> _WORK TO COMPLETE_
Transcribe exactly the lines from the one holding "Referring to" to the end of the data below, including both of those lines and no others.
** Start of RECORDS TO USE **
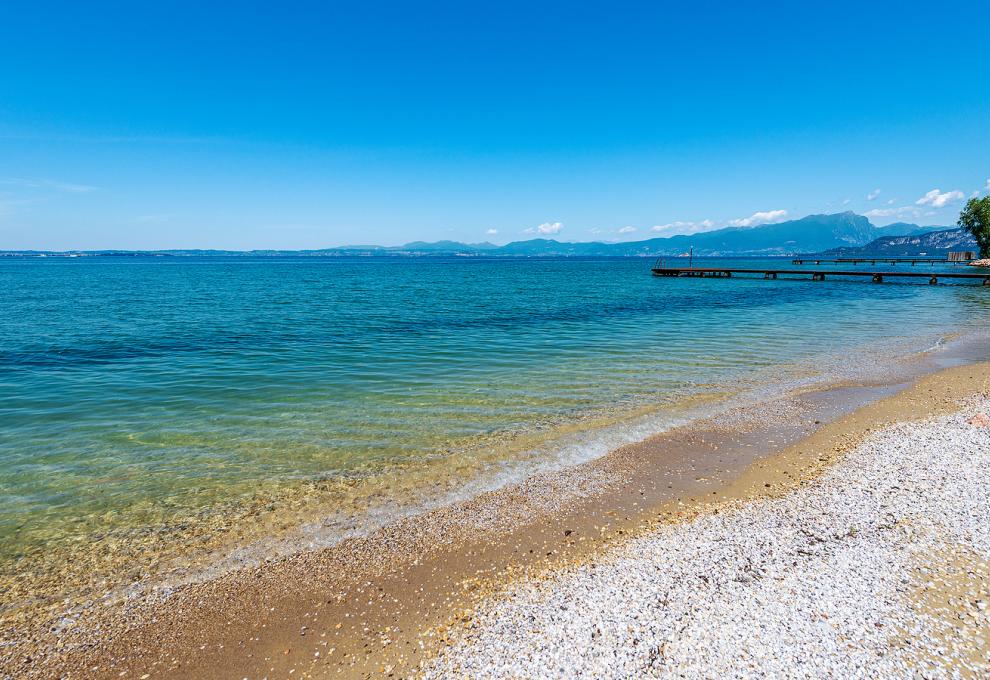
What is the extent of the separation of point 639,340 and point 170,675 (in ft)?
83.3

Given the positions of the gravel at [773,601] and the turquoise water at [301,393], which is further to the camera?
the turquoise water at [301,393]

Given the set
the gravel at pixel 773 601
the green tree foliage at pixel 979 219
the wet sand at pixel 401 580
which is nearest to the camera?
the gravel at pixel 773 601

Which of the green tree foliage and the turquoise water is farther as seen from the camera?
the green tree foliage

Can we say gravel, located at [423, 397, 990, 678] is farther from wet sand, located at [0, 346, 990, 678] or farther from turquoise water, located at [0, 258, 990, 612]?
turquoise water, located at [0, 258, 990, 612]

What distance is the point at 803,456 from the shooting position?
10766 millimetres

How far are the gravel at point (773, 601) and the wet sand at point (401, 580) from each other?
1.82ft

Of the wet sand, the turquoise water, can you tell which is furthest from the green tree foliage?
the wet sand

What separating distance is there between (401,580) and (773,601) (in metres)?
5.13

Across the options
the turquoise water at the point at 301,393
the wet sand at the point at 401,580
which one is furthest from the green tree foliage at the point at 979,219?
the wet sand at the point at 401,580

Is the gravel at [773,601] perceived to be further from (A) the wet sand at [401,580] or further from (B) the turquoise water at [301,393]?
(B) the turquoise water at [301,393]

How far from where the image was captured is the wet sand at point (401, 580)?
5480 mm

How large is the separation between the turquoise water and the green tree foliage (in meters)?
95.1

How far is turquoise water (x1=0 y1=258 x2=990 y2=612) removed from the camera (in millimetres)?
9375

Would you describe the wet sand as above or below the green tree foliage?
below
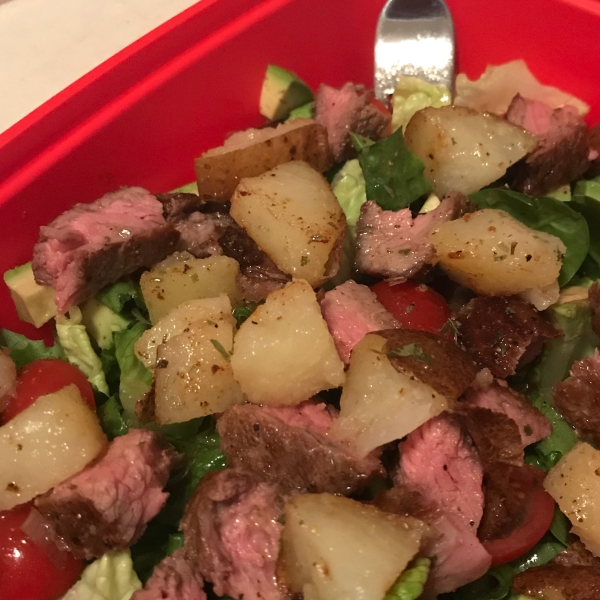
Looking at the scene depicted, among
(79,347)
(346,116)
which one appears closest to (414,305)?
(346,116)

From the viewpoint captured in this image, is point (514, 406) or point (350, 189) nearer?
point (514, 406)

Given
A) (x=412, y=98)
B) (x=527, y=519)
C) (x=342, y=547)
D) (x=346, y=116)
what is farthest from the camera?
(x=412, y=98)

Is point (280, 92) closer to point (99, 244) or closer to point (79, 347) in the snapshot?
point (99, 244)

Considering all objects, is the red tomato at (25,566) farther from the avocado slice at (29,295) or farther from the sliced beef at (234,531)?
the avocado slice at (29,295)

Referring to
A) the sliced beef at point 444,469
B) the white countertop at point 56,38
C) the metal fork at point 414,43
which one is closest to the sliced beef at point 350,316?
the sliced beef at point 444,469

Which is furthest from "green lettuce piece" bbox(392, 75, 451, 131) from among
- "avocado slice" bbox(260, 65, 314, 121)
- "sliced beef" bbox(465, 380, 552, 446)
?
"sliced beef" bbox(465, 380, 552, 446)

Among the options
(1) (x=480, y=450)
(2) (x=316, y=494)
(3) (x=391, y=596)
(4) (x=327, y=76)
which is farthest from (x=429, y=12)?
** End of RECORDS TO USE **
> _EXERCISE SOLUTION_
Referring to
A) the sliced beef at point 444,469
B) the white countertop at point 56,38
C) the metal fork at point 414,43
which one is closest to the sliced beef at point 350,316?
the sliced beef at point 444,469

Which is furthest from "green lettuce piece" bbox(392, 75, 451, 131) from among
- "avocado slice" bbox(260, 65, 314, 121)
- "sliced beef" bbox(465, 380, 552, 446)
?
"sliced beef" bbox(465, 380, 552, 446)

Among the options
(1) (x=480, y=450)
(2) (x=316, y=494)
(3) (x=391, y=596)
(4) (x=327, y=76)
which is farthest from (x=429, y=12)?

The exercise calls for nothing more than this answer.